I remember my twin brother and sister sitting beside me in the back seat of our car and all of us chanting this little rhythm every time we got close to an ice cream store.

It all started in the 1930’s when I was about 4 yrs old and lived on Bellview Street in Indianapolis. (Now a rundown dilapidated street with shabby rental homes.) But, it in the golden days of my childhood there stood the most exciting building in the neighborhood, The Franklin Ice Cream Store.

In the afternoon, after our bath and clean clothes we would sit on the front porch waiting for Dad to come home. One could look to the left across the street and see the 8th Christian church, which was catty-corned from Public School 51. When you looked to the right there stood the Franklin ice cream store.  It was on the corner of Bellview and 16th street. A busy intersection that we could never go down alone. I thought it the most beautiful ice cream store I had ever seen. It looked like something from a fairytale. It was a rather small white stucco building with a most unusual roof. The roof was sculptured all around the top like small snow-capped mountains with icicles hanging down on all sides of the building.

Just looking at the building made you feel cool. At least two times a week and always on Friday evening after dinner, the family walked to the Franklin ice cream store. We looked like we were following the Pied Piper, Mom, the two older girls, me, and my twin brother and sister all following Dad down the street.

This store did not have 31 flavors, sugar-free, all natural ingredients, Neapolitan, glutton free or any other strange-sounding names for ice cream. It just had three flavors – vanilla, chocolate and strawberry. But that was enough for us.

People ordered  at a small window, much too high for a small child to reach, trimmed in icy cool blue. Our father was a very tall man and we stood around his legs while he ordered for the family; and on a hot summer day it felt like the line would never end.
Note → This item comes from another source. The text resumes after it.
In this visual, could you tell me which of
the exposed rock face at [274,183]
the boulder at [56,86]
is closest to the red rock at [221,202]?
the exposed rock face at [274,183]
Some children would run, like all children do, around the beautiful white wrought iron tables and chairs, until someone would hand them their cones. Then they would sit in the princess style chairs. But, we never got to sit in them because we always walked to get our ice cream and then go back home. Dad often got three scoops – one vanilla, one chocolate, and one strawberry. That was the ultimate in cones.

Our cones were just one flavor, mostly vanilla. Mom and the older girls got 2 scoops, me and the twins got one scoop. I can hear Dad still saying as we walked back home “hurry up and lick those cones before they melt and Mom saying “don’t let that ice cream get on your clean clothes,” of course that was impossible.

I still close my eyes, lick my lips and have sweet memories.

 

 . . . . just saying,  Thank you Glenda!

4 thoughts on “Sweet Memories

  1. I remember those good old days. Except we’d walk to the bowling alley in our little town and the ice cream was soft-serve. We only had two flavors – chocolate or vanilla. But you could it a “twist” and the largest cone was $.20. Ahhhhh those were the days. I could use one of those ice cream cones today!